Eyal Golan est âgé de 54 ans et est très populaire en Israël : il est suivi par 1 million de fans sur les réseaux sociaux. Il compte se produire au Dôme de Paris le 20 mai prochain dans le cadre d’un concert «caritatif» destiné à récolter des fonds au Magen David Adom, l’équivalent de la Croix Rouge en Israël.
Par ailleurs, ce charmant personnage est un escroc et un pédocriminel. En Israël, il a été poursuivi et condamné pour fraude fiscale, et il a également été arrêté en novembre 2013, avec d’autres hommes, pour des abus sexuels sur des mineures. L’affaire avait fait scandale en Israël, et bien que la justice n’ait pas condamné le chanteur «faute de preuve», il a été déprogrammé de concerts dans son propre pays après des mobilisations féministes. Pour ses appels répétés à exterminer les palestiniens, le procureur général d’Israël annoncé l’été dernier l’ouverture d’une enquête pour «incitation à la violence».
En France, la «provocation au génocide» est interdite par la loi et expose à une peine de sept ans d’emprisonnement et de 100.000 euros d’amende. La loi prévoit même la réclusion criminelle à perpétuité si cette provocation est suivie d’effet… ce qui est le cas actuellement à Gaza.
Ce chanteur fasciste et agresseur sera-t-il déprogrammé ou arrêté lors de sa venue en France ? Pas du tout, les autorités comptent non seulement maintenir son concert, mais ont aussi évoqué la possibilité de le protéger par un dispositif de sécurité. Alors que des députés de La France insoumise (LFI) à l’Assemblée nationale ont appelé à «l’interdiction immédiate» du concert d’Eyal Golan, l’événement est maintenu.

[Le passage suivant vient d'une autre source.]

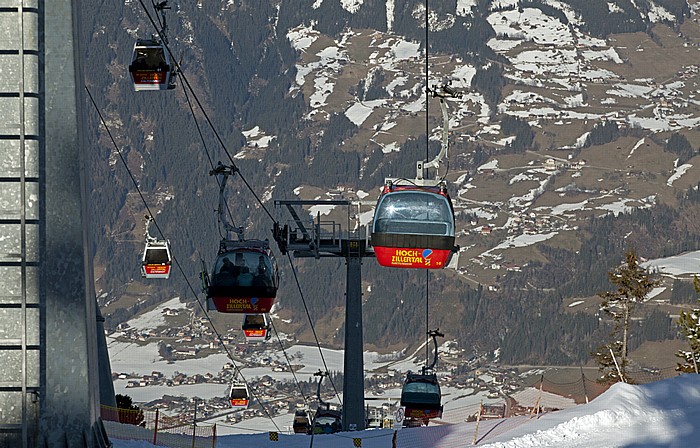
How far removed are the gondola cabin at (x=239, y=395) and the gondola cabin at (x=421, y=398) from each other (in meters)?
9.66

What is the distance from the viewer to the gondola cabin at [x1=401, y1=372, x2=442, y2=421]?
32500mm

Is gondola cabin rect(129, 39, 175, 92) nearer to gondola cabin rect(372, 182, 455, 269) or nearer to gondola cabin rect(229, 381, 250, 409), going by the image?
gondola cabin rect(372, 182, 455, 269)

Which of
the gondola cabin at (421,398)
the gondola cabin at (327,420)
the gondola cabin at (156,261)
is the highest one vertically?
the gondola cabin at (156,261)

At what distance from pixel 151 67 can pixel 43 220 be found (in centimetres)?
1765

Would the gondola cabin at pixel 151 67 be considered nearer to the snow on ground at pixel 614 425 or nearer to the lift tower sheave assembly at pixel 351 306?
the snow on ground at pixel 614 425

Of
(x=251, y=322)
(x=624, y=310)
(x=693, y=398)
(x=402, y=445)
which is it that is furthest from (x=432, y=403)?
(x=624, y=310)

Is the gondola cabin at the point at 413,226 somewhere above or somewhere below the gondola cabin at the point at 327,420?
above

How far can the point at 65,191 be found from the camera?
22.5 ft

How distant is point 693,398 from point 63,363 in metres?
9.85

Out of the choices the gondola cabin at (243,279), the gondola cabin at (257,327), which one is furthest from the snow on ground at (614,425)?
the gondola cabin at (257,327)

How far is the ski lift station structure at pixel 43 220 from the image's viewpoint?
684 centimetres

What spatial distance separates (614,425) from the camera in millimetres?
13781

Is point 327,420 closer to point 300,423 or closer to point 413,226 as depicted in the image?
point 300,423

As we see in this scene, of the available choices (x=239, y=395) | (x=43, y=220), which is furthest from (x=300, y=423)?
(x=43, y=220)
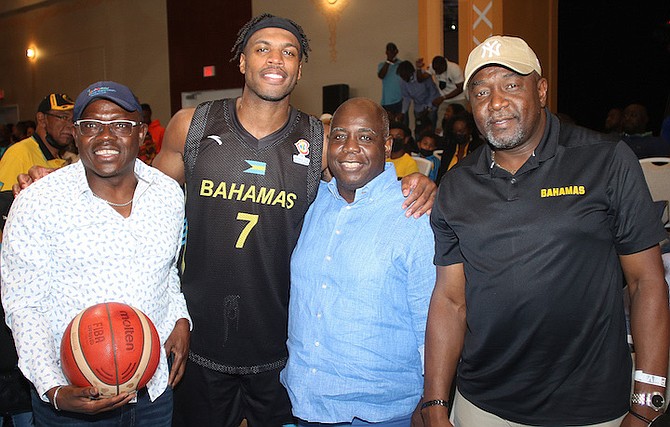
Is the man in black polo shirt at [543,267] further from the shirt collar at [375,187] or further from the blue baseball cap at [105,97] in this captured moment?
the blue baseball cap at [105,97]

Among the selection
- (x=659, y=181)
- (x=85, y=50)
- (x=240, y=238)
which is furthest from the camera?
(x=85, y=50)

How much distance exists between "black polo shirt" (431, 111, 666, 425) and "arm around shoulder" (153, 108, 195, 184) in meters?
1.29

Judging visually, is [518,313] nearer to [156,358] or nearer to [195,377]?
[156,358]

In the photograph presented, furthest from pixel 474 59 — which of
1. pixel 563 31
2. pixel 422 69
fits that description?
pixel 563 31

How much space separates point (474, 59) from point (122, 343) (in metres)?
1.45

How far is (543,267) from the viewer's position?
1.87 meters

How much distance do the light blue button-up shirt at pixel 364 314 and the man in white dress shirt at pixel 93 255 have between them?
51cm

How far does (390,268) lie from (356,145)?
47cm

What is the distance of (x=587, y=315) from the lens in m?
1.87

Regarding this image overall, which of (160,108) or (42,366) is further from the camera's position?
(160,108)

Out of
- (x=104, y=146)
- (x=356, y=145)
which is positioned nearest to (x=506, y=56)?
(x=356, y=145)

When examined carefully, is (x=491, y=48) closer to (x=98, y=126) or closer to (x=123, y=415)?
(x=98, y=126)

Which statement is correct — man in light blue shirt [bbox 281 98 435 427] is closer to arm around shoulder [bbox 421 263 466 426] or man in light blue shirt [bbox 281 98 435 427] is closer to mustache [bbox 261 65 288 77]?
arm around shoulder [bbox 421 263 466 426]

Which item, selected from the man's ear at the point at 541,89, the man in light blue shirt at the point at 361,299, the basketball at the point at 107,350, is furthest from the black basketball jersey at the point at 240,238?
the man's ear at the point at 541,89
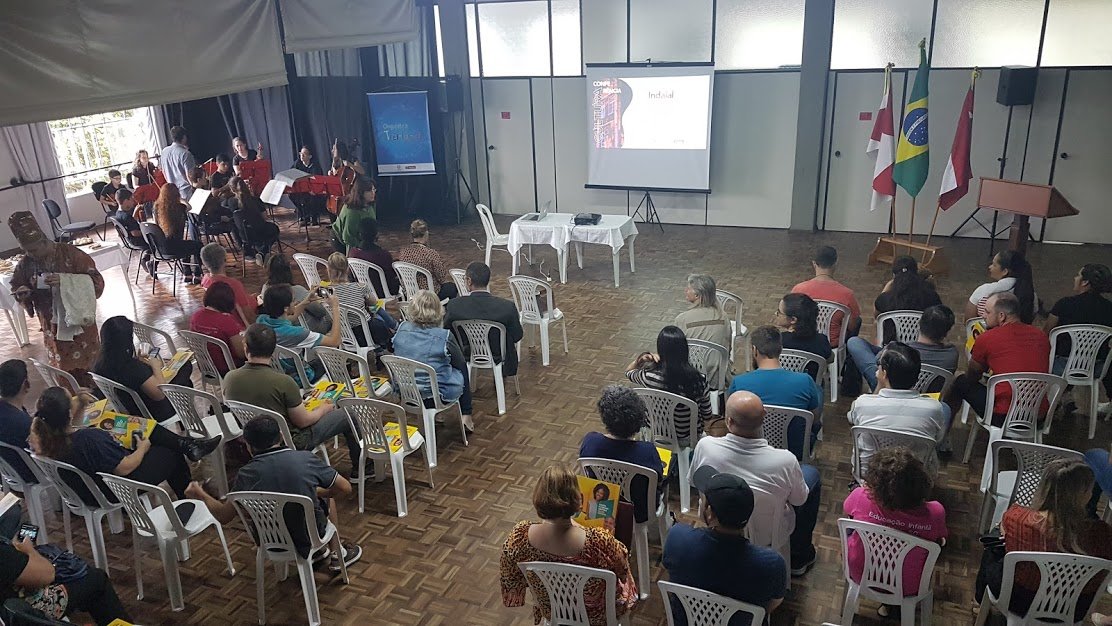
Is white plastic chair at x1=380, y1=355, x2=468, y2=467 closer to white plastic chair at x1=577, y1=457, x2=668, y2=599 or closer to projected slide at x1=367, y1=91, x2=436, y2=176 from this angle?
white plastic chair at x1=577, y1=457, x2=668, y2=599

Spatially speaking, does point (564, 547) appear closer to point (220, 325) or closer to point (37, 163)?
point (220, 325)

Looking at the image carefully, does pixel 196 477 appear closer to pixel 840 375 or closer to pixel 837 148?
pixel 840 375

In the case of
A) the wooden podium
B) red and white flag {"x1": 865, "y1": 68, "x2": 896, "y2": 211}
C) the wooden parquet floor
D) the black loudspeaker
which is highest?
the black loudspeaker

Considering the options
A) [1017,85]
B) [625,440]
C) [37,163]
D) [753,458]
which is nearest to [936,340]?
[753,458]

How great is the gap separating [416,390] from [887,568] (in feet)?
9.27

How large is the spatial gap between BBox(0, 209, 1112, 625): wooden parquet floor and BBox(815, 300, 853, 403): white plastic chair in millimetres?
258

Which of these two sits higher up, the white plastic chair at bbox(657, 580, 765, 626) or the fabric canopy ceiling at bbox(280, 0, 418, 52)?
the fabric canopy ceiling at bbox(280, 0, 418, 52)

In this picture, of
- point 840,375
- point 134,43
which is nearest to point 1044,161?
point 840,375

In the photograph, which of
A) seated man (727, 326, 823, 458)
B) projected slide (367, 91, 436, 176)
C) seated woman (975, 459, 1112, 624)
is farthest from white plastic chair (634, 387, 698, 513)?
projected slide (367, 91, 436, 176)

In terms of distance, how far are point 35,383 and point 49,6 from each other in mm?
3349

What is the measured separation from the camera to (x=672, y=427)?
408 cm

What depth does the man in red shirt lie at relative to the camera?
14.3 feet

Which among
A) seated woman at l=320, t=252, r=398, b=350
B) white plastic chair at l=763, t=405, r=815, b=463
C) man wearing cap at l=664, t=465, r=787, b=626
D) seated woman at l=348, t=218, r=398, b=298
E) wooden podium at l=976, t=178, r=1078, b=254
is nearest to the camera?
man wearing cap at l=664, t=465, r=787, b=626

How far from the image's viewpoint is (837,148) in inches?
394
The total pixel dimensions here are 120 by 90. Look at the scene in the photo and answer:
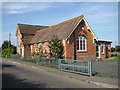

Ce n’est pas la première fois que l’État français soutient implicitement des initiatives pro-israéliennes violant le droit international. Le 9 mars dernier, «le plus grand événement immobilier israélien en France», portant le nom de «salon Icube» avait lieu dans les salons Hoche, un monument luxueux situé dans le très chic 8ème arrondissement de Paris. Il s’agissait de vendre des terres volées aux Palestiniens en Cisjordanie et de promouvoir l’achat de biens immobiliers en Israël, y compris dans des territoires palestiniens occupés. Un salon illégal avait donc pignon sur rue en plein Paris. L’État avait même déployé 12 cars de police pour protéger les Salons, et les forces de l’ordre avaient arrêté des manifestantes pro-Palestine, qui ont été placées en garde à vue.
En septembre 2024, Imane Maarifi, une soignante française qui revenait de Gaza où elle avait travaillé dans un hôpital, avait été placée en garde à vue suite à un appel passé au Salon Hoche. Celui-ci accueillait le précédent Salon de l’immobilier israélien. Elle avait téléphoné pour expliquer que faire l’apologie du vol de terres est contraire au droit international. Cela a été considéré comme une «menace» et elle a été placée en garde à vue.
Toujours dans ces salons, un grand gala de l’extrême droite israélienne était organisé en novembre 2024, afin de récolter des fonds pour la colonisation de la Cisjordanie et financer les soldats israéliens. Un gala qui prévoyait de recevoir en tant qu’invité de marque le ministre fasciste israélien Smotrich, l’un des principaux organisateurs du génocide en cours. Les autorités avaient décidé d’autoriser cette soirée et de réprimer la contre-manifestation. Mais face à la mobilisation croissante, le ministre Smotrich avait annulé son déplacement à Paris.
À l’inverse, contre les soutiens de la Palestine, la répression est implacable. Des poursuites pour «apologie du terrorisme» pleuvent sur des dizaines de personnes qui n’ont fait que défendre un peuple colonisé et menacé d’extermination. C’est le cas du syndicaliste cheminot Anasse Kazib, actuellement poursuivi, qui déplore : «Il y a une atteinte grave aux libertés démocratiques. Pour un tweet, on a monté une enquête diligentée par l’état major de la police nationale, avec 400 pages comme pour les terroristes… Où est donc l’esprit Charlie ? Le pays des droits de l’Homme ?»
L’eurodéputée franco-palestinienne Rima Hassan a subi 11h30 d’interrogatoire au commissariat pour les mêmes motifs. De même, le syndicaliste CGT Paul Delescaut a été arrêté chez lui et condamné à un an de prison avec sursis pour un tract pro-palestinien. Et ce ne sont que quelques exemples.
Dernier cas en date : un étudiant nommé Luiggi a été condamné il y a deux semaines à six mois de prison avec sursis probatoire pour avoir occupé, avec des dizaines d’autres jeunes, l’université de la Sorbonne en mai 2024 pour soutenir Gaza. À l’époque, des CRS avaient été envoyés dans l’amphithéâtre occupé et avaient arrêté 88 étudiant-es. Luiggi a été condamné pour l’exemple.
Dans la grande inversion en cours, tenir des propos génocidaires est encouragé, soutenir un peuple subissant un nettoyage ethnique est réprimé.